▶ _EXTRAIT SOURCE_

- - -

L’œil de l’expert

L'ŒIL

Le 1 avril 2003 - 692 mots

350 000 €
Triomphe de l’archéologie orientale au cours de ce mois de février. Ce support aux cervidés fut acquis par un collectionneur étranger, mais, souligne avec plaisir l’expert Annie Kévorkian, « l’un des enchérisseurs les plus importants au cours de ces ventes était français ». Le support, qui servait sans doute à soutenir un grand plateau, dépassa largement les 280 000 € atteints par la base préemptée par le Louvre le 30 septembre dernier. « Quatre bases de ce type sont connues au monde. Iconographiquement moins riche que celle du Louvre (la base ne représente pas une scène avec des humains et des animaux mais une file de cervidés), elle est plus élégante. Ce ne sont pas des tiges issues du corps des animaux qui maintiennent les anneaux du support, mais des croisillons entre chaque cervidé. » Autre record, une divinité de Bactriane adjugée 300 000 €, nouvelle préemption du Louvre. « C’est une des plus belles divinités représentées assises. Le Louvre possède une de ces figurines, debout ; son kaunakès est stylisé différemment. »
- Boisgirard et Associés, 26 février.

16 500 €
La qualité de cet ensemble de Louis de Clercq explique le succès international d’une vente, qui attira un abondant public de collectionneurs et de musées français et étrangers. C’est un collectionneur parisien qui acheta le négatif Ruines et Palmiers.
« La vente confirme que le négatif doit être considéré comme une œuvre d’art à part entière », explique l’expert Arnaud Delas. « Le négatif est une œuvre unique, originale. Moins sensible à la lumière que le tirage photographique, il est plus fragile mécaniquement, cassable. » L’intérêt spécifique de ces négatifs est l’originalité du travail de Louis de Clercq. « Peu de photographes ont réalisé un ensemble de cet ampleur sur le Moyen-Orient.
Son travail sur les kraks des Chevaliers est remarquable.
Il manifesta une très grande maîtrise technique, en réalisant des panoramas en quatre ou cinq planches, dont nous n’avons pas pu conserver les négatifs. Ses cadrages témoignent d’une vision très moderne de l’architecture. »
Les estimations de départ se justifiaient par l’absence de références dans un marché jusqu’alors peu connu. « Un ensemble de négatifs de Murray sur l’Inde avait été vendu en Angleterre, mais ce n’était pas le même sujet, ni le même format. » La vente de Chartres est donc un bon repère.
- Galerie de Chartres, 26 janvier.

- - -

▶ _EXTRAITS DES LIGNES_
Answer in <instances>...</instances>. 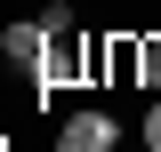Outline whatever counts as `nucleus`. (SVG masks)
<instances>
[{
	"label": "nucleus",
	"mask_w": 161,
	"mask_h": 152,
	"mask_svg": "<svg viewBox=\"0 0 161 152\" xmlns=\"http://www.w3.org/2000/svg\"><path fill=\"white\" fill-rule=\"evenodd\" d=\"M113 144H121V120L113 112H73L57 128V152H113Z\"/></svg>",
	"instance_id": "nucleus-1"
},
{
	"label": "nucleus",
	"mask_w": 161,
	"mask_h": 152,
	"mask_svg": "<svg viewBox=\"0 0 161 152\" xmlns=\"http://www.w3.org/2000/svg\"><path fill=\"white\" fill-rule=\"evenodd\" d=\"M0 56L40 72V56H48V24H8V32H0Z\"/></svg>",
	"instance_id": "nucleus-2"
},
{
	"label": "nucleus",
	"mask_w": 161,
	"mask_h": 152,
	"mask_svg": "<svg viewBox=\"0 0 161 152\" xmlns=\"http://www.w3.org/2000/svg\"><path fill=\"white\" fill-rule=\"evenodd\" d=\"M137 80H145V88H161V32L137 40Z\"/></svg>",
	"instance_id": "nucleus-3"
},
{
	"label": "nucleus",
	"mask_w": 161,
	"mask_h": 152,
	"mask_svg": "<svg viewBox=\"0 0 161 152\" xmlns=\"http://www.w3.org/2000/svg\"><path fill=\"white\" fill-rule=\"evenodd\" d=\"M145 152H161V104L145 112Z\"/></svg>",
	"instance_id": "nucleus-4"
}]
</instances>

- - -

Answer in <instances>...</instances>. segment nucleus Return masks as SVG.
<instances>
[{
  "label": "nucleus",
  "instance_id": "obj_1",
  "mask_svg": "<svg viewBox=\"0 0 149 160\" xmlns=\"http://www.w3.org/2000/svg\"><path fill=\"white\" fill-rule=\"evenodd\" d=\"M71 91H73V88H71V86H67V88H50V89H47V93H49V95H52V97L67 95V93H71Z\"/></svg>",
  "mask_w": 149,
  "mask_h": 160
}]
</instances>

- - -

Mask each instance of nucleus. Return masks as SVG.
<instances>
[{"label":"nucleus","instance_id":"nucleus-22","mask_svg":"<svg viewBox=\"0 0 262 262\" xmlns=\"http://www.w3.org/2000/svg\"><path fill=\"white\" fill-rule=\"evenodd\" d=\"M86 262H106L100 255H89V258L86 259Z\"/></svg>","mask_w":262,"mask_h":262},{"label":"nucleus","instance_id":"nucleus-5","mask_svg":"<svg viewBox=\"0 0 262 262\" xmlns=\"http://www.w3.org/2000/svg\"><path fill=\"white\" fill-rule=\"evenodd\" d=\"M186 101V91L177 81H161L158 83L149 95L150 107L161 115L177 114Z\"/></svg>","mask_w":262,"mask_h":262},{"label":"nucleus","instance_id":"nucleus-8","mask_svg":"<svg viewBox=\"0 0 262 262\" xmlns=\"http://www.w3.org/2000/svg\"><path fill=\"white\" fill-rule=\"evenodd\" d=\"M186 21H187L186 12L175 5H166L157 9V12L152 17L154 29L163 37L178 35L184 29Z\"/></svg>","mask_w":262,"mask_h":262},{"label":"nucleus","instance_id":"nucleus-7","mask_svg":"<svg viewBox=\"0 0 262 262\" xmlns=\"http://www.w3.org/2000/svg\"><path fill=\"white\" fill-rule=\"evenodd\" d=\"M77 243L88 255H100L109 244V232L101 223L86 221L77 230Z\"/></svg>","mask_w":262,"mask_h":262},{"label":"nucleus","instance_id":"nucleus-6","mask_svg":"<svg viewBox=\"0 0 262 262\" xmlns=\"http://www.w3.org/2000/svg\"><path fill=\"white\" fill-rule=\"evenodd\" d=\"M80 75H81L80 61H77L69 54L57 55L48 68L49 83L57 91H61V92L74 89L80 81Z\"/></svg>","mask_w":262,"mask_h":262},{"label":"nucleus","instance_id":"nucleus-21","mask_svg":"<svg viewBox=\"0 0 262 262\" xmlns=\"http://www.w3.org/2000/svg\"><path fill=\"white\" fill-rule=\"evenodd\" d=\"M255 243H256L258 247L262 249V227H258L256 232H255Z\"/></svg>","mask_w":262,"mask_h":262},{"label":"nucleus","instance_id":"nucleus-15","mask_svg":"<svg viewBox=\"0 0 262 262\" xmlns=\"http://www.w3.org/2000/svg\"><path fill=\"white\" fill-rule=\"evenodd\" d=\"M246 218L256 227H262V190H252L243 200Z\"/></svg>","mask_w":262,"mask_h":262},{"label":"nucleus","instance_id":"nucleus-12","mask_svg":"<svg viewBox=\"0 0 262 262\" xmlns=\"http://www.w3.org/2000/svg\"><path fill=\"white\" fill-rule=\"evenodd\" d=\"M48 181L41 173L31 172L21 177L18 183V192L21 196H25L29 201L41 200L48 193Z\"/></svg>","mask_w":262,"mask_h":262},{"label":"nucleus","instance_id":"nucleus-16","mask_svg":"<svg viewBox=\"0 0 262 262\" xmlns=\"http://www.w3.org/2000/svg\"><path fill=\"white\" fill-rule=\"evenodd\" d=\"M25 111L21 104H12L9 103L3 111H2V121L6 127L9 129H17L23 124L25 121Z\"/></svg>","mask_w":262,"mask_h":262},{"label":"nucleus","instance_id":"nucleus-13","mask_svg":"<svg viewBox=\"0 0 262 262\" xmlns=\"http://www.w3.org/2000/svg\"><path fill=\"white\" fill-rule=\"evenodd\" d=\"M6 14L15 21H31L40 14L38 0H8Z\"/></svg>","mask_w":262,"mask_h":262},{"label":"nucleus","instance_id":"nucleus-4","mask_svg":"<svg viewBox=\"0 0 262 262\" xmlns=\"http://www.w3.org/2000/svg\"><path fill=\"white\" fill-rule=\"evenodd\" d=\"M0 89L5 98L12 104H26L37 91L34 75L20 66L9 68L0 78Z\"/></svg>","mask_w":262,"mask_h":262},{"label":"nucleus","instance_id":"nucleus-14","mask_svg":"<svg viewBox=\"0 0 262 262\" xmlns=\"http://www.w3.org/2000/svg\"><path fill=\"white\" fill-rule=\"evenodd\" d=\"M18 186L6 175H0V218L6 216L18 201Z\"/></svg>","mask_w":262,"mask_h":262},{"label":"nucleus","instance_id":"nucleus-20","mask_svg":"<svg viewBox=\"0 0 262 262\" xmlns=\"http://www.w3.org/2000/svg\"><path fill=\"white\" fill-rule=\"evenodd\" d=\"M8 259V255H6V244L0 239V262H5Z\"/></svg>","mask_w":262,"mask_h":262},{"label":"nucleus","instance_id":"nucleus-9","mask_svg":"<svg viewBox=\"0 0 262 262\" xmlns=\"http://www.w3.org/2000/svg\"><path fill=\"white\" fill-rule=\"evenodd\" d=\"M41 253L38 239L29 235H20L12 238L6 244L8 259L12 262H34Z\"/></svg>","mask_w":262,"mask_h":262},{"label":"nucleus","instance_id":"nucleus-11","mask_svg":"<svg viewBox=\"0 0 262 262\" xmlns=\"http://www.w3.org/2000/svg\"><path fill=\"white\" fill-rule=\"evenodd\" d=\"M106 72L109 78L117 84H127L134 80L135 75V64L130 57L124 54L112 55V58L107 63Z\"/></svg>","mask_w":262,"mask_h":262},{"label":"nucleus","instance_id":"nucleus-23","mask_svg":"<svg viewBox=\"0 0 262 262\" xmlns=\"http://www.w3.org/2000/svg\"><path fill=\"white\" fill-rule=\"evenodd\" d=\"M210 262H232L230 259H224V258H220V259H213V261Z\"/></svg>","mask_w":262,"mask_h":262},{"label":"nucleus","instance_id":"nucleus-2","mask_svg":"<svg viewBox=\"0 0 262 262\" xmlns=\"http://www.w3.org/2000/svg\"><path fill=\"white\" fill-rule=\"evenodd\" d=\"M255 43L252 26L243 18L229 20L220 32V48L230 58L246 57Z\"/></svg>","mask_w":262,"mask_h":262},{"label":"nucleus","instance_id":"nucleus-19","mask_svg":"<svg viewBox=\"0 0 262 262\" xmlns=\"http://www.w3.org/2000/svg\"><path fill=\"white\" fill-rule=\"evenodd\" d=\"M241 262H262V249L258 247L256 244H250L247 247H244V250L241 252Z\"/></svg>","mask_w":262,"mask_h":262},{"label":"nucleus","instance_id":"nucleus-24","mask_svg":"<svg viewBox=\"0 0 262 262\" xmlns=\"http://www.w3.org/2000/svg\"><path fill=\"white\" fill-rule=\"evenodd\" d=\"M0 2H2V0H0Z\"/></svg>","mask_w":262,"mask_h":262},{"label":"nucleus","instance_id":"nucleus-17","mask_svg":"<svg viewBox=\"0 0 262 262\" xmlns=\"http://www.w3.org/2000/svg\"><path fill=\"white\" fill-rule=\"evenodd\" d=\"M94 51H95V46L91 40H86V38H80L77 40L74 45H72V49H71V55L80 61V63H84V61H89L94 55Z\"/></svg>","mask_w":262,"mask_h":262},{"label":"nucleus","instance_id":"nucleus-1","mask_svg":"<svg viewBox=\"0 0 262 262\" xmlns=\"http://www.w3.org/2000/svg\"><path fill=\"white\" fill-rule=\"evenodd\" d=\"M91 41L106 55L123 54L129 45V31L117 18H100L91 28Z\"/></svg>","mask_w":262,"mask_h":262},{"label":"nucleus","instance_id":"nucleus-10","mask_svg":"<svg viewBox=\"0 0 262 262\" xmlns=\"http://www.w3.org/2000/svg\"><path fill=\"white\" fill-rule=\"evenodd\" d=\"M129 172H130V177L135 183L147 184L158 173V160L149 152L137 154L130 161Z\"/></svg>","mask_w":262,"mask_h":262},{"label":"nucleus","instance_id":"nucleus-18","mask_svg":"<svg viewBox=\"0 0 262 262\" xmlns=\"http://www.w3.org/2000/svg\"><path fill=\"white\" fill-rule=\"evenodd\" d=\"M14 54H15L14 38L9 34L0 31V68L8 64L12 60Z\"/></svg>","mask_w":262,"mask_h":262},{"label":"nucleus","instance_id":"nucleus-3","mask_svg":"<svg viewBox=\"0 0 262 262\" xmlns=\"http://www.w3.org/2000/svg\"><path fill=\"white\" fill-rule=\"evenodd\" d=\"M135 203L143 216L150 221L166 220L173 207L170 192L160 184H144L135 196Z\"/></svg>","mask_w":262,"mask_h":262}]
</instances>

- - -

▶ _CONSIGNES_
Modifiez le passage de l'article sur les ventes aux enchères qui commence par « Les estimations de » et se poursuit jusqu'à « Chartres, 26 janvier. », en remplaçant « Angleterre » par « Écosse ». Les lignes n'ont aucun rapport avec l'article.

▶ _RÉSULTAT_
Les estimations de départ se justifiaient par l’absence de références dans un marché jusqu’alors peu connu. « Un ensemble de négatifs de Murray sur l’Inde avait été vendu en Écosse, mais ce n’était pas le même sujet, ni le même format. » La vente de Chartres est donc un bon repère.
- Galerie de Chartres, 26 janvier.